Section for Molecular Biology and Immunology, Helminth-Immunology Group, Bernhard Nocht Institute for Tropical Medicine, Hamburg, Germany.
Research Department for Viral Zoonoses - One Health, Leibniz Institute for Experimental Virology Heinrich Pette Institute (HPI), Hamburg, Germany.
Front Immunol. 2021 Dec 21;12:784141. doi: 10.3389/fimmu.2021.784141. eCollection 2021.
Helminths still infect a quarter of the human population. They manage to establish chronic infections by downmodulating the immune system of their hosts. Consequently, the immune response of helminth-infected individuals to vaccinations may be impaired as well. Here we study the impact of helminth-induced immunomodulation on vaccination efficacy in the mouse system. We have previously shown that an underlying infection reduced the antibody (Ab) response to anti-influenza vaccination in the context of a systemic expansion of type 1 regulatory T cells (Tr1). Most important, vaccine-induced protection from a challenge infection with the 2009 pandemic H1N1 influenza A virus (2009 pH1N1) was impaired in vaccinated, infected mice. Here, we aim at the restoration of vaccination efficacy by drug-induced deworming. Treatment of mice with Flubendazole (FBZ) resulted in elimination of viable parasites in the thoracic cavity after two weeks. Simultaneous FBZ-treatment and vaccination did not restore Ab responses or protection in infected mice. Likewise, FBZ-treatment two weeks prior to vaccination did not significantly elevate the influenza-specific Ig response and did not protect mice from a challenge infection with 2009 pH1N1. Analysis of the regulatory T cell compartment revealed that infected and FBZ-treated mice still displayed expanded Tr1 cell populations that may contribute to the sustained suppression of vaccination responses in successfully dewormed mice. To outcompete this sustained immunomodulation in formerly helminth-infected mice, we finally combined the drug-induced deworming with an improved vaccination regimen. Two injections with the non-adjuvanted anti-influenza vaccine Begripal conferred 60% protection while MF59-adjuvanted Fluad conferred 100% protection from a 2009 pH1N1 infection in FBZ-treated, formerly infected mice. Of note, applying this improved prime-boost regimen did not restore protection in untreated infected mice. In summary our findings highlight the risk of failed vaccinations due to helminth infection.

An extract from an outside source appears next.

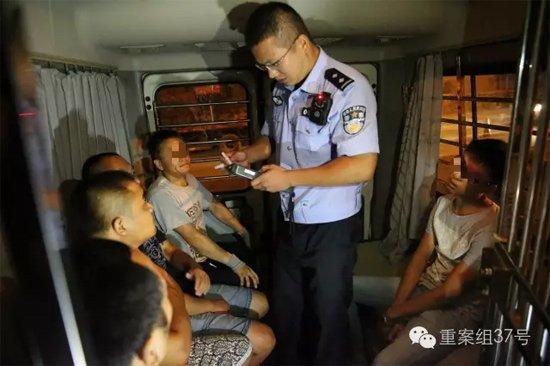 7月28日晚,朝阳区白家楼桥下,朝阳交通支队双桥大队的民警,正对几名涉嫌酒驾的司机逐一进行检测。 新京报记者 尹亚飞 摄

蠕虫仍然感染了四分之一的人类。它们通过下调宿主的免疫系统来成功建立慢性感染。因此,蠕虫感染个体对疫苗的免疫反应也可能受损。在这里,我们研究了蠕虫诱导的免疫调节对小鼠系统中疫苗效力的影响。我们之前已经表明,基础感染会降低抗流感疫苗接种在 1 型调节性 T 细胞(Tr1)全身扩张的背景下的抗体(Ab)反应。最重要的是,在接种疫苗的感染小鼠中,疫苗诱导的对 2009 年大流行性 H1N1 流感 A 病毒(2009 pH1N1)的挑战感染的保护受损。在这里,我们旨在通过药物驱虫来恢复疫苗接种的效力。用氟苯达唑(FBZ)治疗两周后,胸腔内的活寄生虫被消除。在感染小鼠中,FBZ 治疗与疫苗接种同时进行并没有恢复 Ab 反应或保护作用。同样,疫苗接种前两周用 FBZ 治疗并没有显著提高流感特异性 Ig 反应,也不能保护小鼠免受 2009 pH1N1 的挑战感染。调节性 T 细胞区室的分析表明,感染和 FBZ 治疗的小鼠仍显示出扩展的 Tr1 细胞群体,这可能有助于在成功驱虫的小鼠中持续抑制疫苗反应。为了在以前感染过蠕虫的小鼠中竞争这种持续的免疫调节,我们最终将药物诱导的驱虫与改进的疫苗接种方案相结合。两次注射非佐剂抗流感疫苗 Begripal 可提供 60%的保护,而 MF59 佐剂 Fluad 可在 FBZ 治疗的以前感染的小鼠中提供 100%的 2009 pH1N1 感染保护。值得注意的是,在未治疗的感染小鼠中应用这种改进的初级加强方案并未恢复保护。总之,我们的研究结果强调了由于蠕虫感染而导致疫苗接种失败的风险。